There is no amount of spin or partisan blubber that is going to make this UNITED STATES report say anything other than it did: No WMD, No immediate threat, The UN was right not to authorize war, France was correct in its assertion to veto.

iVillage Member
Registered: 02-23-2004
Thu, 10-07-2004 - 10:35pm


I think the lack of response is due to the fact that this comes as no surprise to anyone. Most of us have already accepted the fact that the intelligence was flawed. The main debate now really seems to center around, a) did the adminsitration know it was flawed, b) even if there were no WMD's are we better off from a national security point of view without Saddam in power, and c)regardless of how or why we got into Iraq, what are we going to do about it now?

iVillage Member
Registered: 02-23-2004
Thu, 10-07-2004 - 10:42pm
Just in case no one reads down far enough to get to the important parts:


"Iraq did have facilities suitable for the production of biological and chemical agents needed for weapons," Duelfer said, in a declassified version of the report, obtained by Scotland on Sunday. "It had plans to expand and even build new facilities.

"There were plans under the direction of a leading nuclear scientist/WMD program manager to construct plants capable of making a variety of chemicals and producing a year’s supply of any chemical in a month. This was a crash program."
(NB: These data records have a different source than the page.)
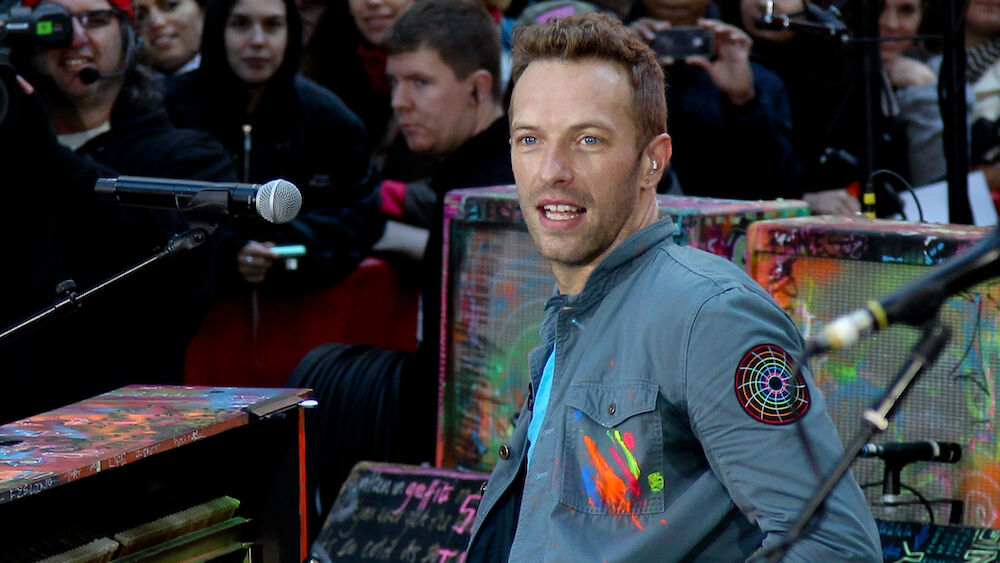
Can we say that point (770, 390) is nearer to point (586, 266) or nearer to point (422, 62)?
point (586, 266)

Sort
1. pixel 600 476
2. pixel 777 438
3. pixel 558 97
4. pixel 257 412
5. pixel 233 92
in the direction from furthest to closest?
pixel 233 92 < pixel 257 412 < pixel 558 97 < pixel 600 476 < pixel 777 438

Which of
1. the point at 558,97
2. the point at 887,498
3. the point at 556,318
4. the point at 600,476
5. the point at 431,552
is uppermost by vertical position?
the point at 558,97

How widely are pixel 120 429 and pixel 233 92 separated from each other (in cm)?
310

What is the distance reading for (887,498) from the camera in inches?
127

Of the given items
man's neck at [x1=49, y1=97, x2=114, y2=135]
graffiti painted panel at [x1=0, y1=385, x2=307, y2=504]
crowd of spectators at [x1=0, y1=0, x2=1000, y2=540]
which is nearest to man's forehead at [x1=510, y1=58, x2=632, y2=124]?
graffiti painted panel at [x1=0, y1=385, x2=307, y2=504]

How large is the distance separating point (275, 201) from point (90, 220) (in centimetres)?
168

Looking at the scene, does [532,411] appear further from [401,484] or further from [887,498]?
[401,484]

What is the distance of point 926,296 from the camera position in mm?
1303

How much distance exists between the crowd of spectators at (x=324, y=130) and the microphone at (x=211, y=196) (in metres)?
1.31

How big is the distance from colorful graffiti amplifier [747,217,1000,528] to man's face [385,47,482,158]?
5.97ft

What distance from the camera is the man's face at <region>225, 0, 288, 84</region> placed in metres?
5.24

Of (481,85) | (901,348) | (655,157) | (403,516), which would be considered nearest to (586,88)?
(655,157)

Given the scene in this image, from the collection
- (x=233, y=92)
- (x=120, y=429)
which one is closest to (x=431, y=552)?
(x=120, y=429)

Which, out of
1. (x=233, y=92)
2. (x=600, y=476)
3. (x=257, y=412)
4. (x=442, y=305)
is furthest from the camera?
(x=233, y=92)
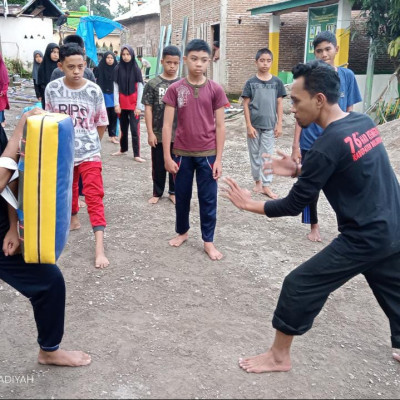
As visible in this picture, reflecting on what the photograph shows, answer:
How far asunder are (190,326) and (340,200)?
4.65 feet

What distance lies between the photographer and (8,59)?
22828mm

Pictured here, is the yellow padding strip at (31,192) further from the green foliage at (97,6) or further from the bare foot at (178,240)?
the green foliage at (97,6)

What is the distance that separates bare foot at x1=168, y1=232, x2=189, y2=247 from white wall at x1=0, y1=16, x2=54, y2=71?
22156 mm

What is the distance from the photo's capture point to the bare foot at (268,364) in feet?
8.61

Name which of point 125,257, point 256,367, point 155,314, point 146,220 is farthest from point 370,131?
point 146,220

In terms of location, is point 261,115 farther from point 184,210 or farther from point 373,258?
point 373,258

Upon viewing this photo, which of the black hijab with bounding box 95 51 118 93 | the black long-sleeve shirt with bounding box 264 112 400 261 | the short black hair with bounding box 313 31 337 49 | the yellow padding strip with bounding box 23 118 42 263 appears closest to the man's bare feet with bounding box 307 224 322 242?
the short black hair with bounding box 313 31 337 49

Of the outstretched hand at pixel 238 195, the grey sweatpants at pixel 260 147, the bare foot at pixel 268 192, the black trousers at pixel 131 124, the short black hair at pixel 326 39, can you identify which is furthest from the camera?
the black trousers at pixel 131 124

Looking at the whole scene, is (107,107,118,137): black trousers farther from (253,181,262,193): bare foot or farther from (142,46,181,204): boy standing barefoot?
(253,181,262,193): bare foot

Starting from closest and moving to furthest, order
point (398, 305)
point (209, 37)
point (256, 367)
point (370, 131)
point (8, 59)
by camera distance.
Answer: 1. point (370, 131)
2. point (398, 305)
3. point (256, 367)
4. point (209, 37)
5. point (8, 59)

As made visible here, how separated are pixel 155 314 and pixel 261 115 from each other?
3.37 m

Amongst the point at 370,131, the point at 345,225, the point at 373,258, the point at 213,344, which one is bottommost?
the point at 213,344

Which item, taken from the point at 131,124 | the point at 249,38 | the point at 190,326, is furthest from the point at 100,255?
the point at 249,38

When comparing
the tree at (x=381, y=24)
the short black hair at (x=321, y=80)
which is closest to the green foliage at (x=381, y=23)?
the tree at (x=381, y=24)
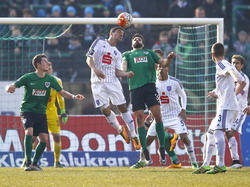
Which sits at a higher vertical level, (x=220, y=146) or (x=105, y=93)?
(x=105, y=93)

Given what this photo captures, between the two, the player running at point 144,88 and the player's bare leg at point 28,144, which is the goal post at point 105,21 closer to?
the player running at point 144,88

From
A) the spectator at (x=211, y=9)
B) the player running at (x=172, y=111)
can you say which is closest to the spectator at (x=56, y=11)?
the spectator at (x=211, y=9)

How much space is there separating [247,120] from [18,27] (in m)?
6.37

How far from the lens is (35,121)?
10.9 m

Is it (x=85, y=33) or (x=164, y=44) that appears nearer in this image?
(x=85, y=33)

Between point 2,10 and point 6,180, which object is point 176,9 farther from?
point 6,180

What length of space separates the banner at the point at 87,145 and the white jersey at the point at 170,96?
184 cm

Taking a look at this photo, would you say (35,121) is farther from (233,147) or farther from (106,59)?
(233,147)

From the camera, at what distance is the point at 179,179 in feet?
28.9

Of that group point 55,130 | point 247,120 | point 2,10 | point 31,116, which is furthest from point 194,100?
point 2,10

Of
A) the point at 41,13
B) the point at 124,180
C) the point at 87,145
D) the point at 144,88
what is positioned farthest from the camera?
the point at 41,13

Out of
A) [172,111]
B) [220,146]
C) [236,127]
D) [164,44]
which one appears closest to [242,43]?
[164,44]

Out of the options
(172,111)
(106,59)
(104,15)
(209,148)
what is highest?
(104,15)

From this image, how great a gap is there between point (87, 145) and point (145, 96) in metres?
3.31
Duelfer also revealed that Saddam had used up to £500m a year from illicit arms sales to fund his Military Industrialised Commission weapons development programme, which appeared to be developing a nuclear capability, as well as a long-range missile system with the assistance of North Korea.>

iVillage Member
Registered: 02-23-2004
Thu, 10-07-2004 - 10:46pm


Unfortunately France's veto would have had nothing to do with WMDs or the lack thereof-France had already conceded Saddam had them. Their veto, as it turns out, had to do with not wanting the world to discover the billions it was making selling arms to Iraq in violation of UN sanctions and profiting from helping Saddam skim money for the oil for food program. The report today basically implies that Saddam was bribing the French to get them to oppose us and to help get the sanctions lifted. So the statement that "France was correct" is laughable.

iVillage Member
Registered: 02-23-2004
Thu, 10-07-2004 - 11:01pm


Actually I take that back. The French were correct-correct in their assumption that the invasion of Iraq was going to make them look really, really bad.